Core Concepts
Understand the core concepts of using Cortex
The Cortex SDK is designed to give you the most flexible developer experience for building AI apps and agents. Set up a global memory store for individual users (B2C), or configure organizations as tenants and onboard their users (B2B).
Tenants
Tenants represent isolated knowledge stores for your application. Cortex supports both B2C and B2B use cases out of the box.
- In B2C, each end user operates with their own private memory store inside a single tenant which represents your project.
- In B2B, organizations are modeled as separate tenants, each with their own scoped environment where users, knowledge, memory, and policies are fully encapsulated.
Multi-tenancy ensures data isolation, access control, and efficient retrieval across contexts.
Knowledge
These are the atoms that power your retrievals. Any context you or your users add is treated as knowledge for the retrieval engine to search and retreive. This includes any type of documents, chats, images, webpages, presentations, reports, any form of unstructured information. Cortex can also digest CSVs.
Each piece of knowledge you add is meticulously cleaned, parsed using in-house parsers, chunked, embedded, and prepared for the most optimal retrieval experience.
AI Memory
Memory is where personalization lives. Unlike static knowledge, memory is dynamic and user-specific. Cortex stores evolving insights about users, their preferences, past interactions, and contextual signals.
- Think of it as a long-term cache of user profile—not just what they said, but what they meant and what they’ve done before. Their preferences, intentions, and statements.
- Cortex memories update automatically through conversation, queries, and usage, giving your app the ability to learn, remember, and adapt.
Querying
Querying is how you extract meaningful answers from your knowledge and memory layers. Cortex gives you control over how retrieval works, using a combination of:
- Top-K search across documents, passages, or snippets
- Alpha, recency bias, and contextual expansion:
Each query is processed deeply to determine the optimal retrieval strategy. This ensures results are not just relevant, but also personalized and self-improving over time. - Memory injection automatically infuses long-term user context (e.g. preferences, past interactions) into every query.

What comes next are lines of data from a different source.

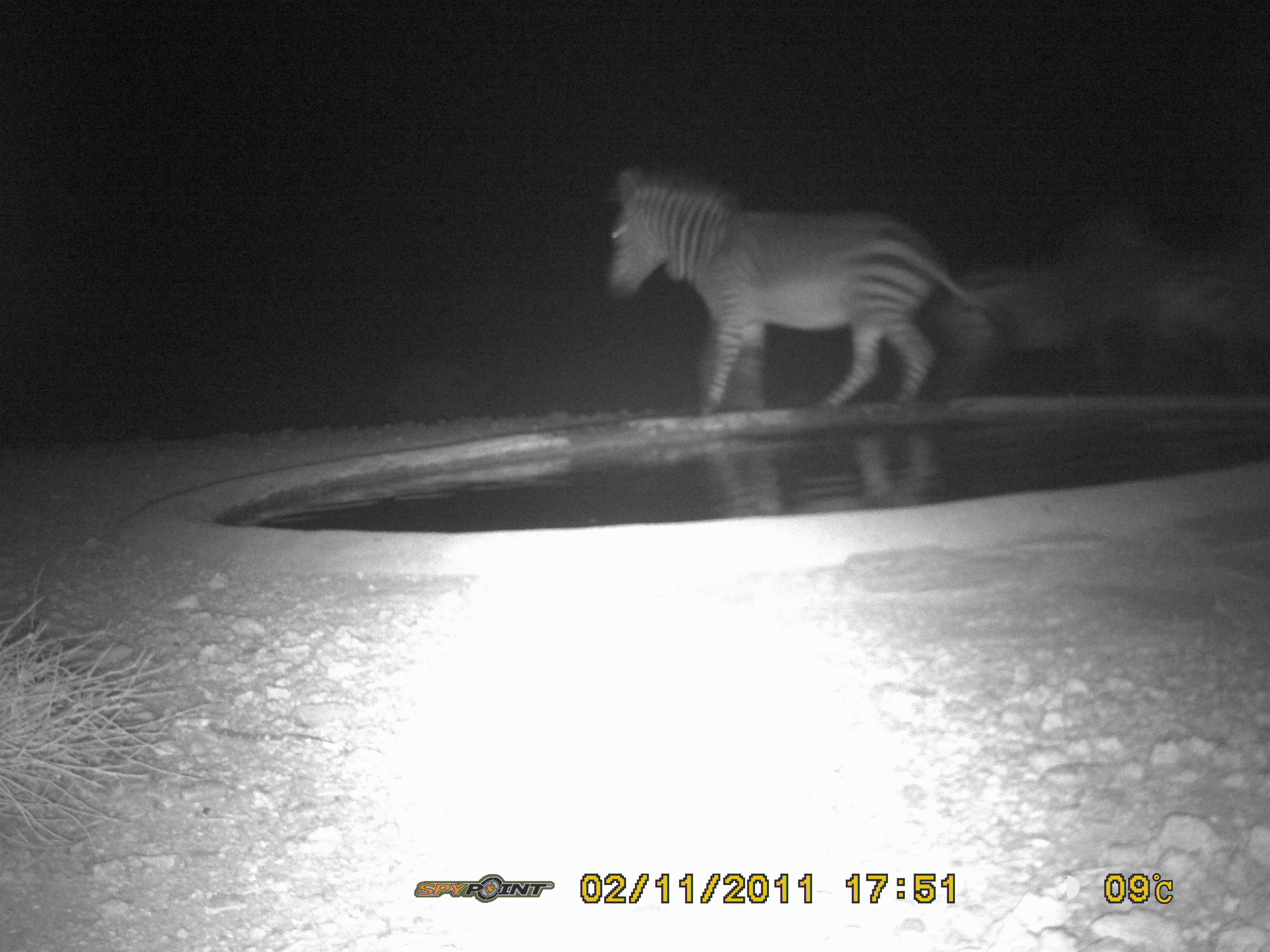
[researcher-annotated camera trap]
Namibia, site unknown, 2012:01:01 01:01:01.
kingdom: Animalia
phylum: Chordata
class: Mammalia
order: Perissodactyla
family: Equidae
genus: Equus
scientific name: Equus zebra hartmannae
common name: hartmann's mountain zebra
Equus zebra hartmannae (hartmann's mountain zebra).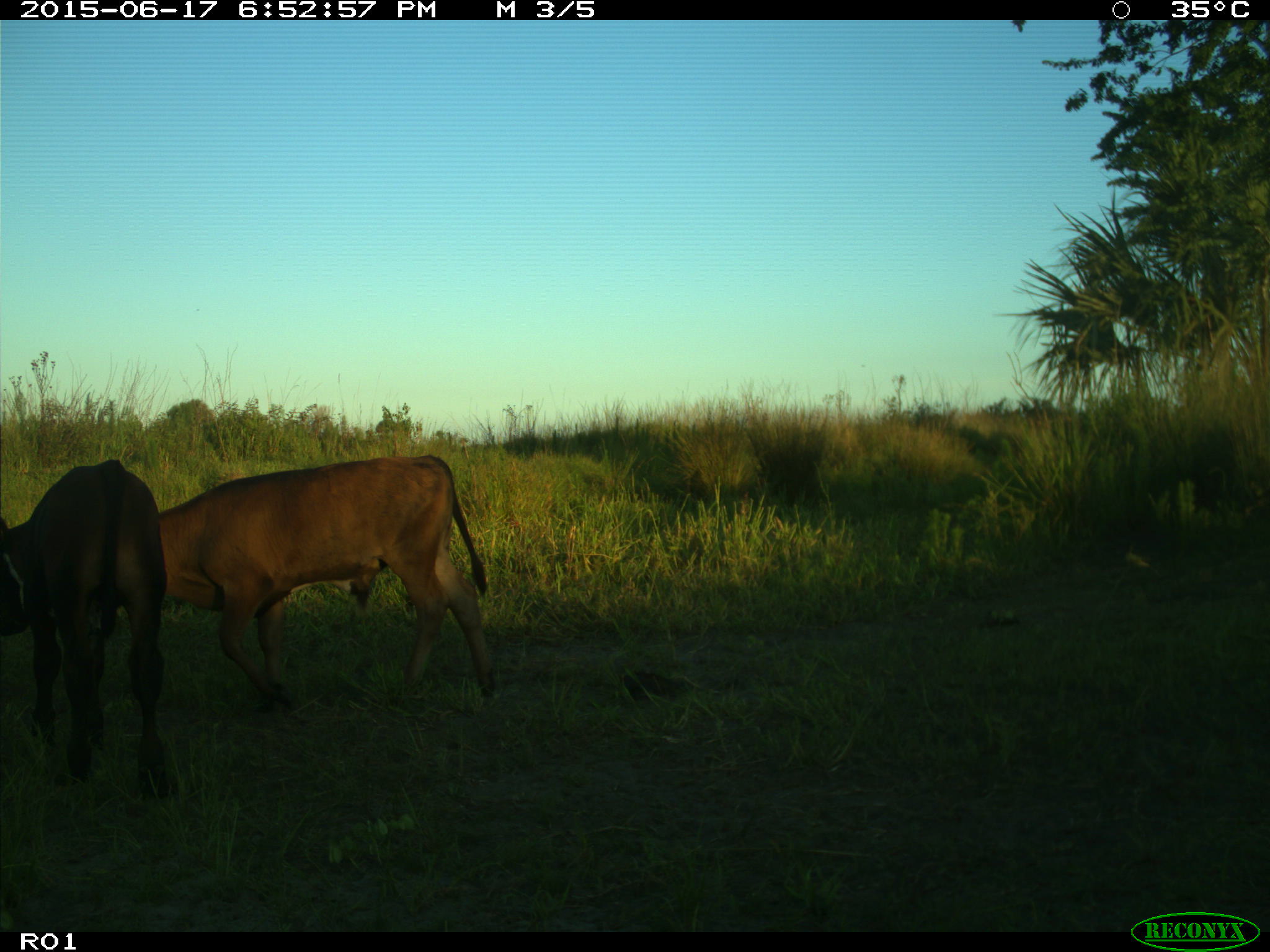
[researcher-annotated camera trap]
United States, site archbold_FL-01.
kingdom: Animalia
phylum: Chordata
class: Mammalia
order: Artiodactyla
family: Bovidae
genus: Bos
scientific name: Bos taurus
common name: domestic cow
Bos taurus (domestic cow).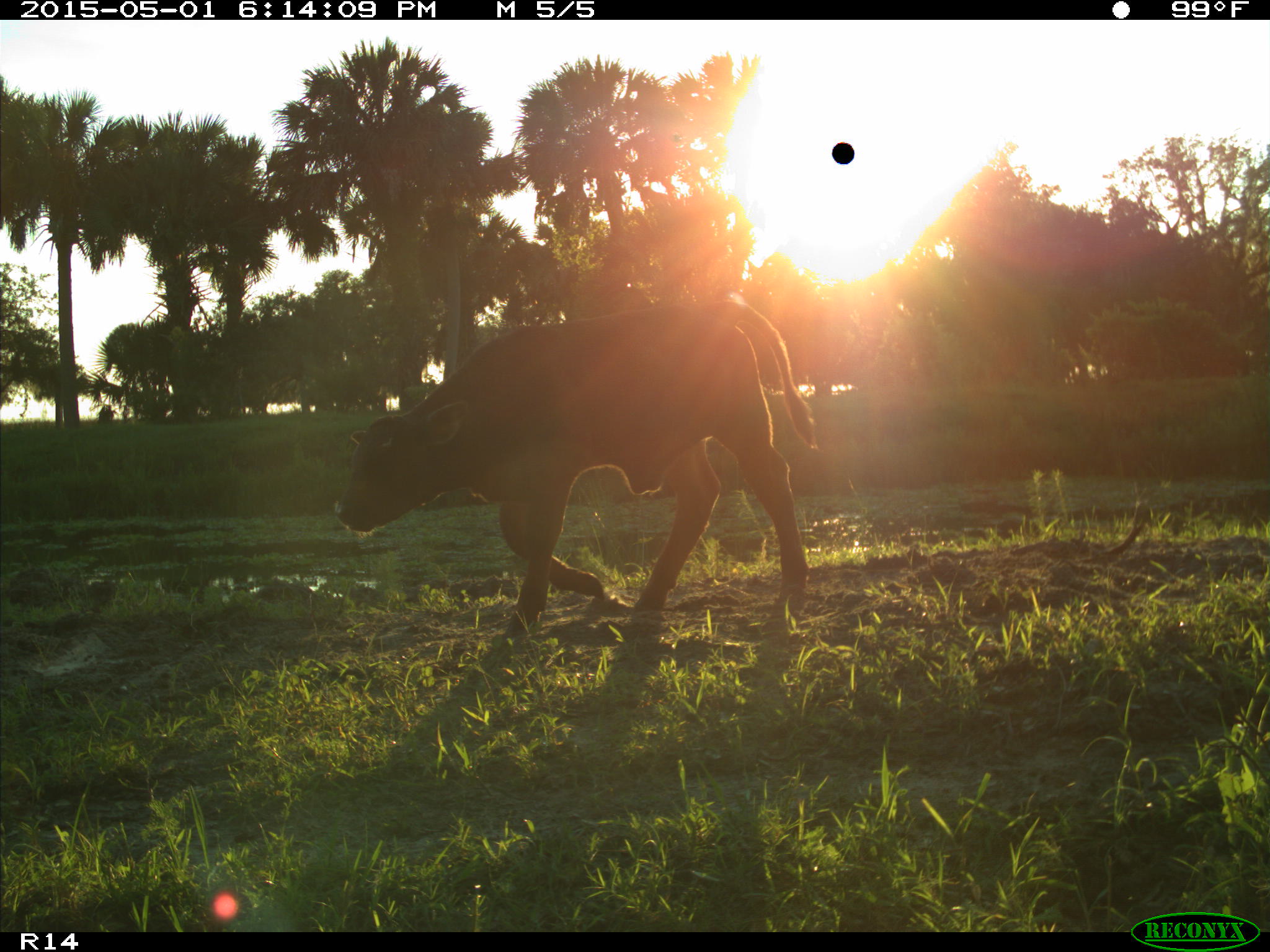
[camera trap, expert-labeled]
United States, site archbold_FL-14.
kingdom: Animalia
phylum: Chordata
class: Mammalia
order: Artiodactyla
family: Bovidae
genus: Bos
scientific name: Bos taurus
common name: domestic cow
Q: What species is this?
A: Bos taurus (domestic cow).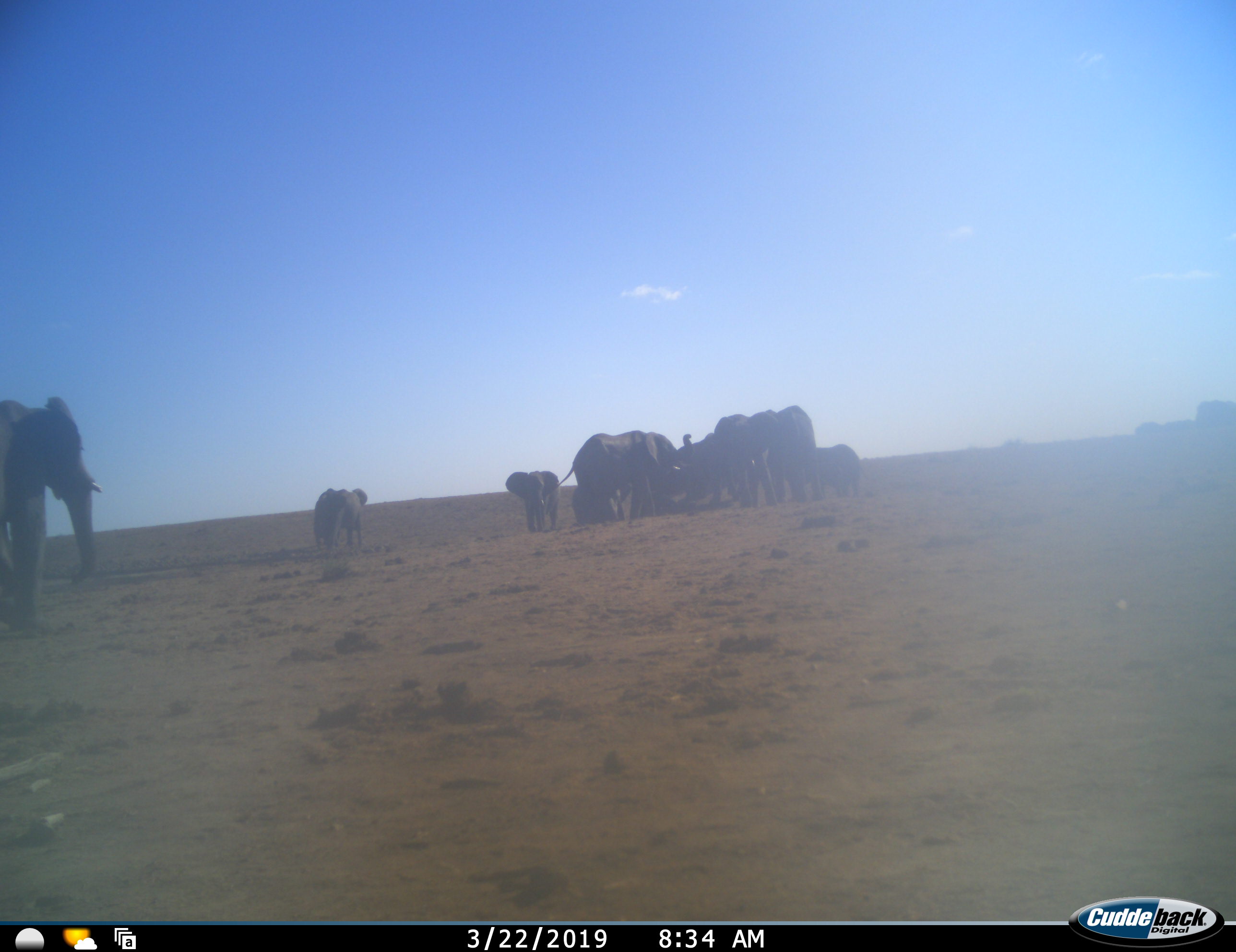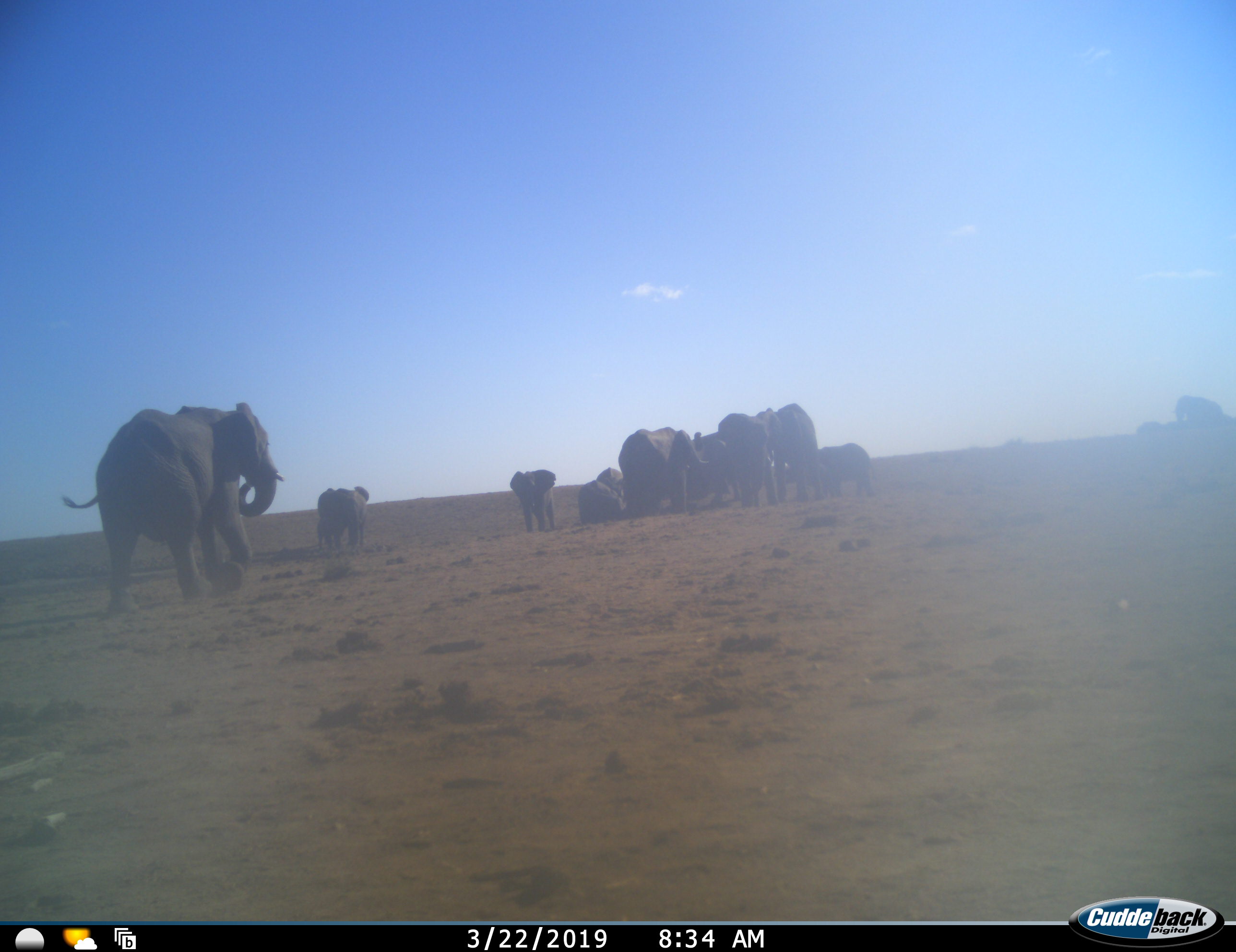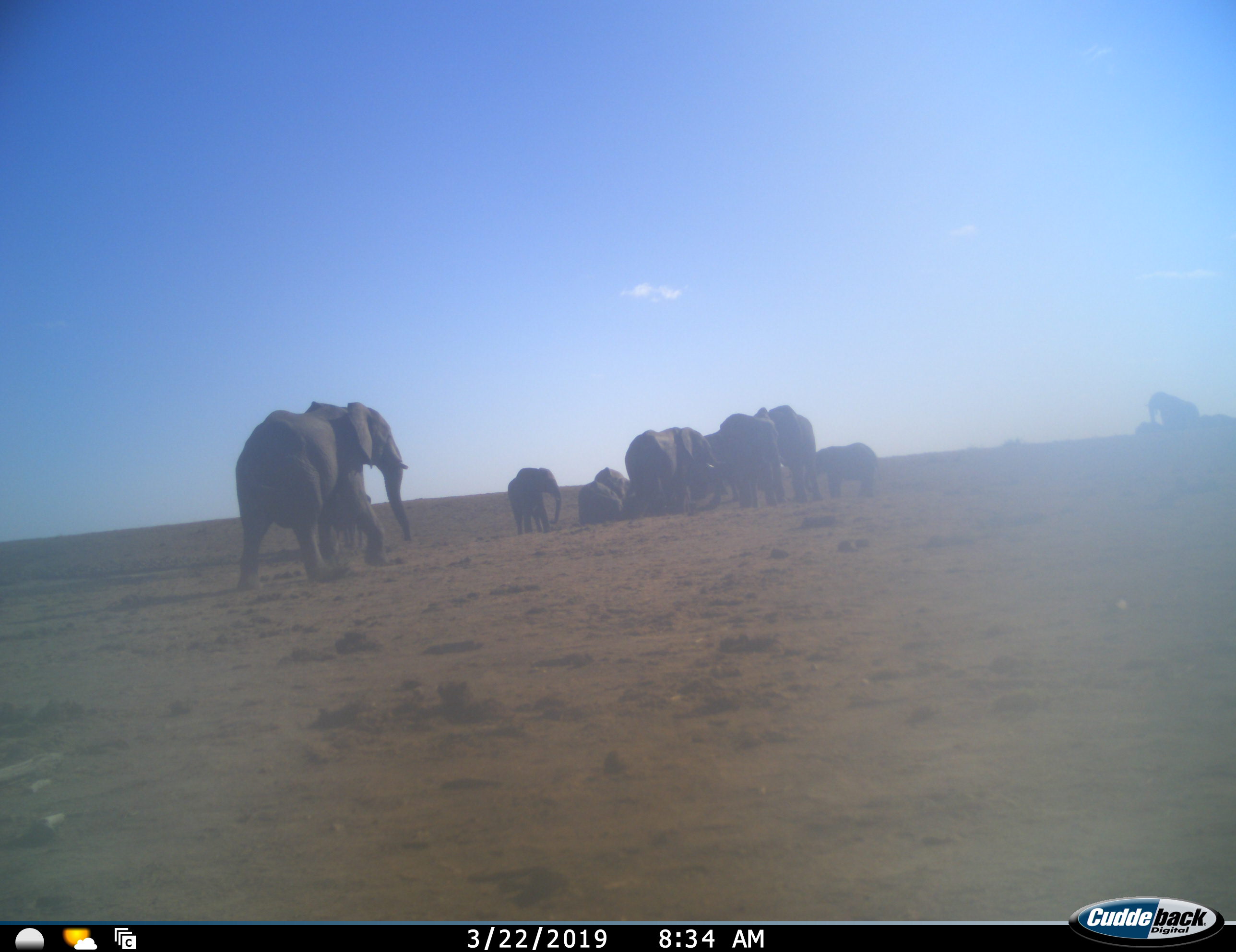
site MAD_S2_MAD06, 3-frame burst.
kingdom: Animalia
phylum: Chordata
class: Mammalia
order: Proboscidea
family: Elephantidae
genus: Loxodonta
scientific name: Loxodonta africana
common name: african bush elephant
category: elephant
Elephant (african bush elephant) (Loxodonta africana), count 11-50. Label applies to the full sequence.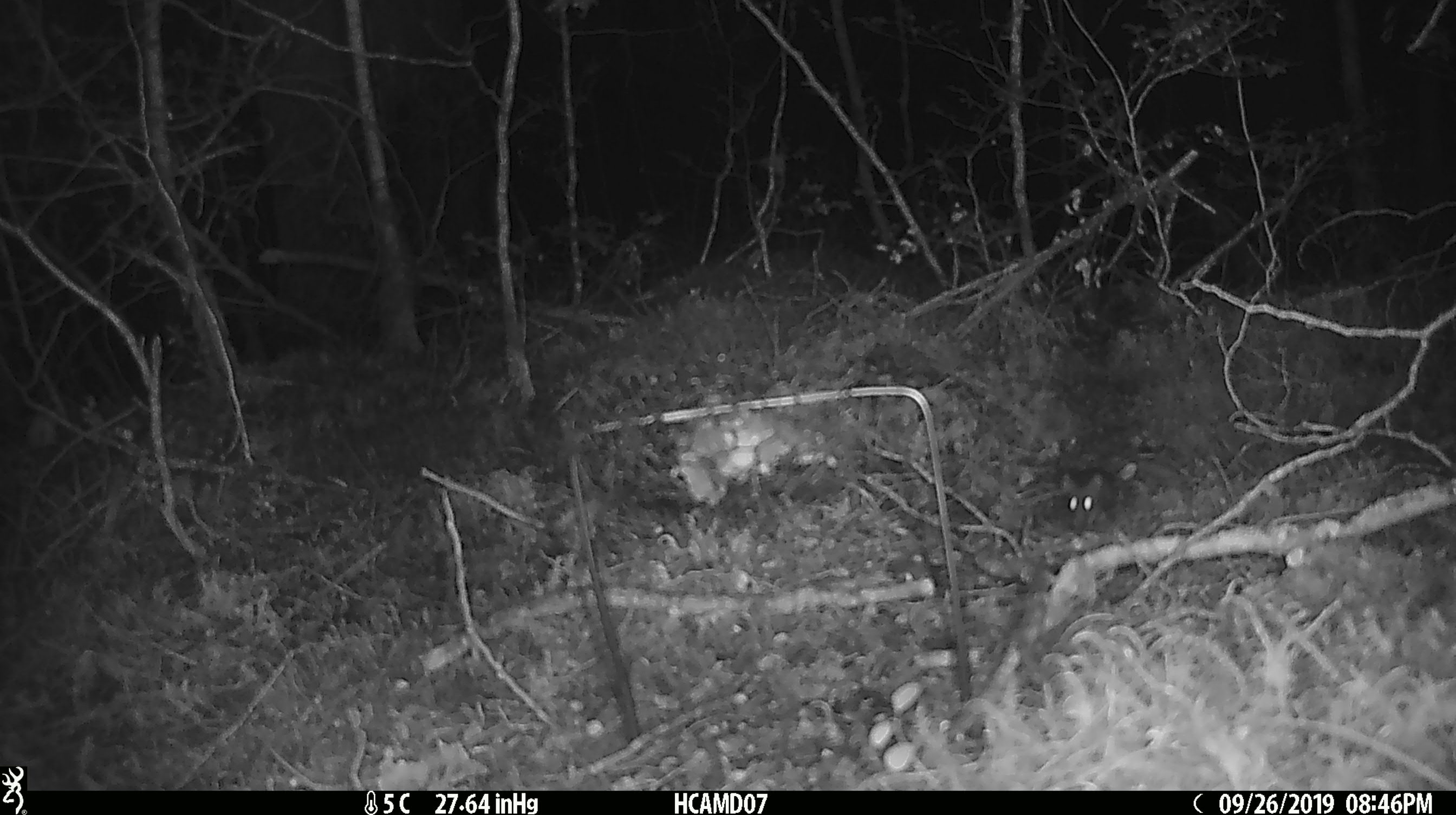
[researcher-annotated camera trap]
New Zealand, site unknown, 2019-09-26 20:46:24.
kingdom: Animalia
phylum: Chordata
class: Mammalia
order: Rodentia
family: Muridae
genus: Mus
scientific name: Mus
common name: mouse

- Citations and Bounding Boxes:
Every answer returned by Cortex is backed by verifiable citations—with exact source snippets and optional bounding boxes for visual references (e.g. PDFs, slides, or structured files). This builds trust and lets users trace every insight back to its origin. - Mixture-of-Experts Routing:
Cortex dynamically routes each query through a Mixture-of-Experts engine to select the best answering strategy—whether it needs to use memory, search more deeply, dynamically adjust prompts, or chain multi-hop lookups.
Metadata (& Agentic Querying)
Metadata allows you to structure and filter retrieval with precision. You can tag documents, pages, or entities with key-value pairs and filter results by user role, product, team, time, or any custom logic.
Agentic Querying goes a step further—enabling agents to retrieve, reason, and act autonomously based on structured metadata and memory signals. This unlocks use cases like:
- Agent workflows that chain multi-step queries
- Personalized agent routing per user or org
- Task-specific memory selection for copilots and assistants
Cortex makes it easy to build intelligent agents that retrieve exactly what they need, when they need it.